Gather each line of the records that contains the word "higher".

— Start SUPPLIED DATA —

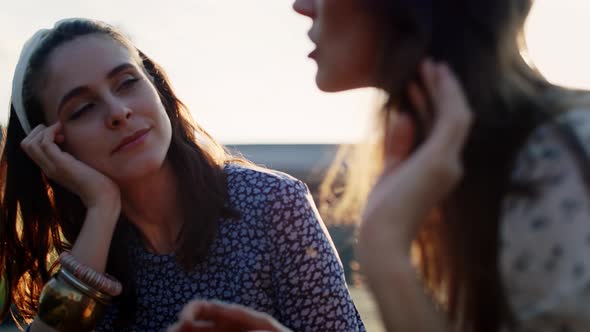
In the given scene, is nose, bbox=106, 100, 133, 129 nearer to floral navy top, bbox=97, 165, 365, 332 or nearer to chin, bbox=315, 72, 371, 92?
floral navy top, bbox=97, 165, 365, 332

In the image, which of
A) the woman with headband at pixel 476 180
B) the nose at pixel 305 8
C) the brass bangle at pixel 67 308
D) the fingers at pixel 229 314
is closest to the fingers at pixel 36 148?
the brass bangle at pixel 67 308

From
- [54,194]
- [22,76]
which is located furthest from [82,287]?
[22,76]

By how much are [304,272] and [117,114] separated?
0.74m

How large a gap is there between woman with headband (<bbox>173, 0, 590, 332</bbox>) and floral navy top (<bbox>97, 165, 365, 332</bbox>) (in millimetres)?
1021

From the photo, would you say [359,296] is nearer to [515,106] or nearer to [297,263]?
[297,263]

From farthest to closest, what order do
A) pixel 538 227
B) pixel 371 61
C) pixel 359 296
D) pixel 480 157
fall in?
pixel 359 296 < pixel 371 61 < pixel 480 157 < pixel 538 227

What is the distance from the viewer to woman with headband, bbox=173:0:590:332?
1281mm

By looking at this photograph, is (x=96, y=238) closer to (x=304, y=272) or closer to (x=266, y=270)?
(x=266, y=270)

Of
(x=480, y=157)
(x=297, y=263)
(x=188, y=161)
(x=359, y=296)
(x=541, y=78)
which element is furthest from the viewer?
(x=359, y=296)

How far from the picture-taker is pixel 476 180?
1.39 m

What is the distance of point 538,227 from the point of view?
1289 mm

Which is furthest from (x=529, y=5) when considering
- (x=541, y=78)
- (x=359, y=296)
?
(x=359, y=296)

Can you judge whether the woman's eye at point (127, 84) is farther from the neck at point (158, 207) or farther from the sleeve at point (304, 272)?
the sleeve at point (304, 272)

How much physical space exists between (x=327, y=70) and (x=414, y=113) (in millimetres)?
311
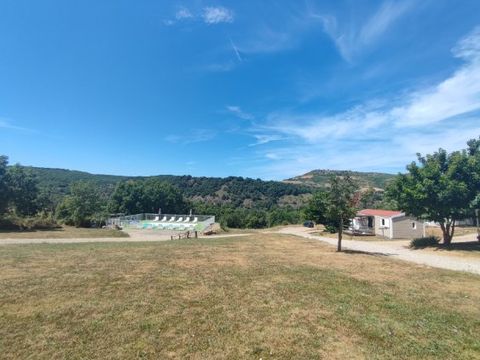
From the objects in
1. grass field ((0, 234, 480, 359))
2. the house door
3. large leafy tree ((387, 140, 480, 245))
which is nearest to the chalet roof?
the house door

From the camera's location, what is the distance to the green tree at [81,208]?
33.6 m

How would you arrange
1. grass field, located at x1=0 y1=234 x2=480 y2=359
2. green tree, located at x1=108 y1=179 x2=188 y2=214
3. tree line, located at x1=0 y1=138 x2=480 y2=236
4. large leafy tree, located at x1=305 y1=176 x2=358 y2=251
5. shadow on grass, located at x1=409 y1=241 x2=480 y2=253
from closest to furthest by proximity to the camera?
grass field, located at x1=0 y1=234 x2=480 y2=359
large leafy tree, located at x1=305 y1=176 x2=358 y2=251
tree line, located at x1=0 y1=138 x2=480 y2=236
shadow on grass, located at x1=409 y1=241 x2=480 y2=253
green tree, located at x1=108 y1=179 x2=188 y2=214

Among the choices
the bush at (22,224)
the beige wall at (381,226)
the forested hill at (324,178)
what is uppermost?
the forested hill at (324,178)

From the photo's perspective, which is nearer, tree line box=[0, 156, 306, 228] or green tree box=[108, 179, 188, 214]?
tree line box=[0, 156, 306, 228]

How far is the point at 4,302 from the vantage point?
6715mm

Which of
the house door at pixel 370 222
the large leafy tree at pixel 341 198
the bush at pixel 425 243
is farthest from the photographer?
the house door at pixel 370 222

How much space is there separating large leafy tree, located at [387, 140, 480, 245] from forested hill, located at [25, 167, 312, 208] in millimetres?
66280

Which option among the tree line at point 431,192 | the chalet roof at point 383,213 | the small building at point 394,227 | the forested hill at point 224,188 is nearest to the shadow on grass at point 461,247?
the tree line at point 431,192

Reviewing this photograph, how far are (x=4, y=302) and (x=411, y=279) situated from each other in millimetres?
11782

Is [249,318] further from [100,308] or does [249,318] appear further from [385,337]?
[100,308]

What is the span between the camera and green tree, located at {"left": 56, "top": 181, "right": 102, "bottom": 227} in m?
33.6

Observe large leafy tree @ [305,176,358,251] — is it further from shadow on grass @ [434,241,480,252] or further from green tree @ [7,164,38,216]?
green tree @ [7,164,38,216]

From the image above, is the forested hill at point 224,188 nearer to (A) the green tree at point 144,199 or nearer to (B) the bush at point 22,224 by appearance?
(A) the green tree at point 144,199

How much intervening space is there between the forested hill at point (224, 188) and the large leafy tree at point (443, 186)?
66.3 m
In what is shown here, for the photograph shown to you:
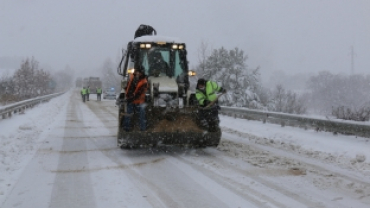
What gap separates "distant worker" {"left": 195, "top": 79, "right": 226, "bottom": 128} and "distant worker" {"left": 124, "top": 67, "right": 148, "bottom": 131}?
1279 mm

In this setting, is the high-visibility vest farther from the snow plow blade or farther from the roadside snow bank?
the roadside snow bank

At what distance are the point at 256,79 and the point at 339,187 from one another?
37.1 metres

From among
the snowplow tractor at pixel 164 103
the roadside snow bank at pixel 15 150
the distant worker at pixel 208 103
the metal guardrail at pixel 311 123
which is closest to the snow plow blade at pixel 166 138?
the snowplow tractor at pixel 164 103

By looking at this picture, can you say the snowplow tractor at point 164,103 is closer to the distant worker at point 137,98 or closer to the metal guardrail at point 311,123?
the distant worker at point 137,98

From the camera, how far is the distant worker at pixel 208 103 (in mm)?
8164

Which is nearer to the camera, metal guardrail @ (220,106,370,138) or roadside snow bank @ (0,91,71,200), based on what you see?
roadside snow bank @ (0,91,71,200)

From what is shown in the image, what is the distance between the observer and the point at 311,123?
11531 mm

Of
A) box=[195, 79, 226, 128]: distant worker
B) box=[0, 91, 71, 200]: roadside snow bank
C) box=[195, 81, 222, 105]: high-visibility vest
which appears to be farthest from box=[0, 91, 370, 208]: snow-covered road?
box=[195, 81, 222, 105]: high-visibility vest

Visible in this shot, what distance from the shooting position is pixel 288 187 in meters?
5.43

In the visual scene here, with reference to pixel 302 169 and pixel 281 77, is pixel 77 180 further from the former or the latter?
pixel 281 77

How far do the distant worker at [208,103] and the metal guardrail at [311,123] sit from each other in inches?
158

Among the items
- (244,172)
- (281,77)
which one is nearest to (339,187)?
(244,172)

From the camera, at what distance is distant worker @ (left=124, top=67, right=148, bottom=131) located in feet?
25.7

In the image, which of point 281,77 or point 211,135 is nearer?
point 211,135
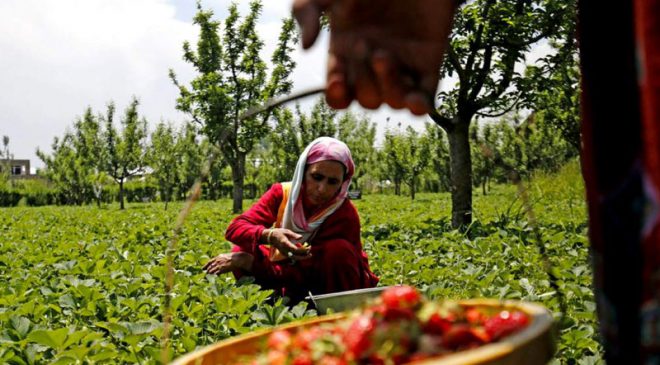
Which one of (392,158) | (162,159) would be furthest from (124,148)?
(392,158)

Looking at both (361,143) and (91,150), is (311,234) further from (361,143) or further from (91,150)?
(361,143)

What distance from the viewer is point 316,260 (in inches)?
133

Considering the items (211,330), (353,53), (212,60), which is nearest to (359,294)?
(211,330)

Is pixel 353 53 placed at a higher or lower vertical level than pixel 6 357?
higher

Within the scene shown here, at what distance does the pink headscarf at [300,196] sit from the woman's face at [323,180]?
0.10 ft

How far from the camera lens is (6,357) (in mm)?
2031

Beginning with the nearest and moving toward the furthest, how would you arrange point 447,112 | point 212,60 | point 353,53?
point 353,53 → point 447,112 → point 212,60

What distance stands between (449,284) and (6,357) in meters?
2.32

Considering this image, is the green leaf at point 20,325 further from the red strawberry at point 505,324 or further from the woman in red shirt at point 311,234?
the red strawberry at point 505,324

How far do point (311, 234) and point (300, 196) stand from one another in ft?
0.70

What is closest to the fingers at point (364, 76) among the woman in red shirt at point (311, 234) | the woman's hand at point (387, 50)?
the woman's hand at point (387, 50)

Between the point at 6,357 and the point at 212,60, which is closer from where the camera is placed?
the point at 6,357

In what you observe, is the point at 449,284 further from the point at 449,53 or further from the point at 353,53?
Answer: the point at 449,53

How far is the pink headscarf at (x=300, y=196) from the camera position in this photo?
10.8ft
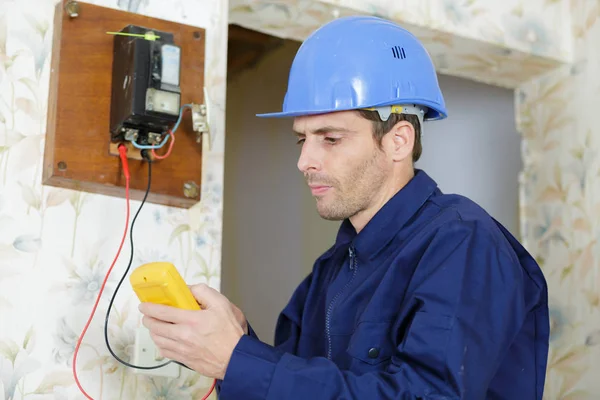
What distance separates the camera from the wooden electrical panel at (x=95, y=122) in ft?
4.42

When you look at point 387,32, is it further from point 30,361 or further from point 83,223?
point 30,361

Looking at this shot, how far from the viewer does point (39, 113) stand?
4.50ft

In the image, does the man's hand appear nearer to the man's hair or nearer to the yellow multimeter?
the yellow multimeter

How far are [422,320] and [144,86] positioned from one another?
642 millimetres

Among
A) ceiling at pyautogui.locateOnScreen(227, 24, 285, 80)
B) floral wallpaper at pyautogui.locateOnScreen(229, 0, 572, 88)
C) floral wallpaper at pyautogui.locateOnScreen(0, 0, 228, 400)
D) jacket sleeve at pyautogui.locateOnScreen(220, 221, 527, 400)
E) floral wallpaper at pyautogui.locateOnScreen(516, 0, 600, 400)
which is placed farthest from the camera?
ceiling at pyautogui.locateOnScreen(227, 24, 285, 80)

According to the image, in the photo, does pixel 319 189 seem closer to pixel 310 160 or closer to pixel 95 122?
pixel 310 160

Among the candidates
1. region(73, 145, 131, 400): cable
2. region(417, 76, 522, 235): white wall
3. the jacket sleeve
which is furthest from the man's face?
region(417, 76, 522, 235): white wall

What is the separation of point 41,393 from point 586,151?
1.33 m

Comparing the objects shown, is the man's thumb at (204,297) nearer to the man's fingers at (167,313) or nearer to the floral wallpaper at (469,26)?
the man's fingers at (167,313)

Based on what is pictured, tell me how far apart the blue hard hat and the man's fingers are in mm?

— End SUPPLIED DATA —

- _EXERCISE SOLUTION_:
Is pixel 353 53 placed at a higher or lower vertical level than pixel 6 357?
higher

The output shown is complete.